» Extrait choisi:
/---

Filtrer les cellules pour les isoler. Si les premiers résultats menés au CHU de Nice avaient été positifs, c'est en partie grâce à la précision du test utilisé pour isoler les cellules tumorales circulantes (les CTC) parmi les milliards de cellules sanguines, avant même que le cancer ne soit visible par imagerie. Parmi toutes les méthodes disponibles, le chercheur avait choisi le test Iset (développé par la société Rarecells Diagnostics), basé sur une analyse morphologique des cellules. "Sur le principe, il fonctionne comme un filtre qui laisse passer les cellules sanguines mais qui retient à la surface les cellules cancéreuses, qui sont beaucoup plus volumineuses et moins déformables. Ensuite, il suffit de les colorer pour les visualiser, avait alors expliqué au JournaldesFemmes Paul Hofman. Avec ce test, l’équipe de scientifiques avait mené une étude sur 168 patients à risque. Chez 5 d'entre eux, le test Iset avait été positif : des cellules tumorales circulantes avaient été isolées. Ce qui pouvait laisser prédire que ces patients risquaient de développer un cancer du poumon. Ces mêmes patients avait alors bénéficié d'une surveillance radiologique une fois par an, qui avait effectivement montré l’apparition de nodules cancéreux (stade avant l’apparition d’une tumeur) entre 1 et 4 ans plus tard. Dépistés précocement, ces 5 patients avaient été opérés et avaient tous guéri.
Appel aux volontaires. Les volontaires qui souhaitent participer à l'étude "Air" doivent avoir plus de 55 ans, être fumeur ou ancien fumeur et atteint d’une broncho pneumopathie chronique obstructive (BPCO). Comme dans la première étude menée par Paul Hofman, cette nouvelle étude les soumettra chaque année (et pendant 3 ans) à un simple test sanguin couplé à un scanner thoracique. Les résultats définitifs seront publiés en 2019 pour une mise à disposition du test, le cas échant, quelques années plus tard.
Le cancer du poumon est en France la 1ère cause de mortalité par cancer chez l’homme (21 326 morts en 2012) devant le cancer colorectal (9 275 morts) et prostatique (8 876 morts). Chez la femme en 2012 il était en 2ème position (8 623 morts) après le cancer du sein (11 886 morts) et devant le cancer colorectal (8 447 morts). "En 2015, pour la 1ère fois, la mortalité par cancer du poumon chez la femme va dépasser en Europe la mortalité par cancer du sein, souligne le communique de presse du CHU de Nice. En France cette situation sera atteinte chez les femmes en 2022."

\---

» Votre tâche:
Recopiez le passage de l'extrait sur le dépistage du cancer du poumon qui va de « Appel aux volontaires. » jusqu'à « années plus tard. » inclus. Les lignes qui suivent forment un matériau indépendant de l'extrait.

Données recueillies
/---

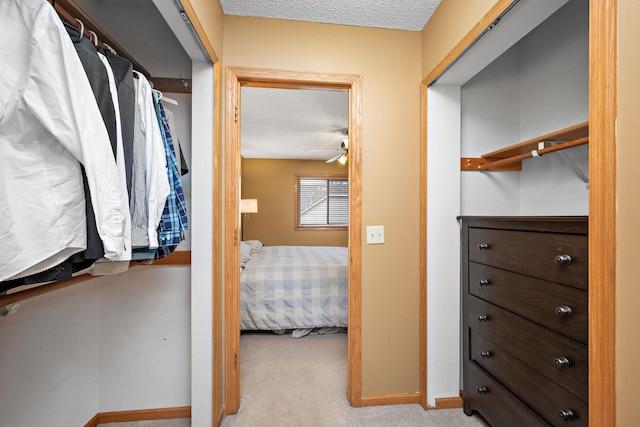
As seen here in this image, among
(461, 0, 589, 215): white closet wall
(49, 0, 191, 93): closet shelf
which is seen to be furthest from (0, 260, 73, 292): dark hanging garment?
(461, 0, 589, 215): white closet wall

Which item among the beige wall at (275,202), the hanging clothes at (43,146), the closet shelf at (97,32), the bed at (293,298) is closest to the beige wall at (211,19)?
the closet shelf at (97,32)

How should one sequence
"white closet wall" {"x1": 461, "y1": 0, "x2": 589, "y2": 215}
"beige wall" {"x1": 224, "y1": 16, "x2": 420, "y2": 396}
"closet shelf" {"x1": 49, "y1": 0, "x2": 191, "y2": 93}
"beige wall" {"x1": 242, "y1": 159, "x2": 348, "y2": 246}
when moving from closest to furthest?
"closet shelf" {"x1": 49, "y1": 0, "x2": 191, "y2": 93}, "white closet wall" {"x1": 461, "y1": 0, "x2": 589, "y2": 215}, "beige wall" {"x1": 224, "y1": 16, "x2": 420, "y2": 396}, "beige wall" {"x1": 242, "y1": 159, "x2": 348, "y2": 246}

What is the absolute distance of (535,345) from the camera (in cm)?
127

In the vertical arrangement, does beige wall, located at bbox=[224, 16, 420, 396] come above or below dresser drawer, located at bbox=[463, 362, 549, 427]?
above

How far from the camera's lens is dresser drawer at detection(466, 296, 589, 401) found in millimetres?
1079

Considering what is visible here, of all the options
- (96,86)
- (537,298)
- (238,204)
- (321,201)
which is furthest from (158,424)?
(321,201)

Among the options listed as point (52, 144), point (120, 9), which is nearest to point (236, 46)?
point (120, 9)

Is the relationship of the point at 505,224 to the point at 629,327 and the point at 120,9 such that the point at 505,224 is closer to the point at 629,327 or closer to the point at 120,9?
the point at 629,327

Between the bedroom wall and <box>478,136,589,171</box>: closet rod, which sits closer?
<box>478,136,589,171</box>: closet rod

\---

» Votre réponse:
Appel aux volontaires. Les volontaires qui souhaitent participer à l'étude "Air" doivent avoir plus de 55 ans, être fumeur ou ancien fumeur et atteint d’une broncho pneumopathie chronique obstructive (BPCO). Comme dans la première étude menée par Paul Hofman, cette nouvelle étude les soumettra chaque année (et pendant 3 ans) à un simple test sanguin couplé à un scanner thoracique. Les résultats définitifs seront publiés en 2019 pour une mise à disposition du test, le cas échant, quelques années plus tard.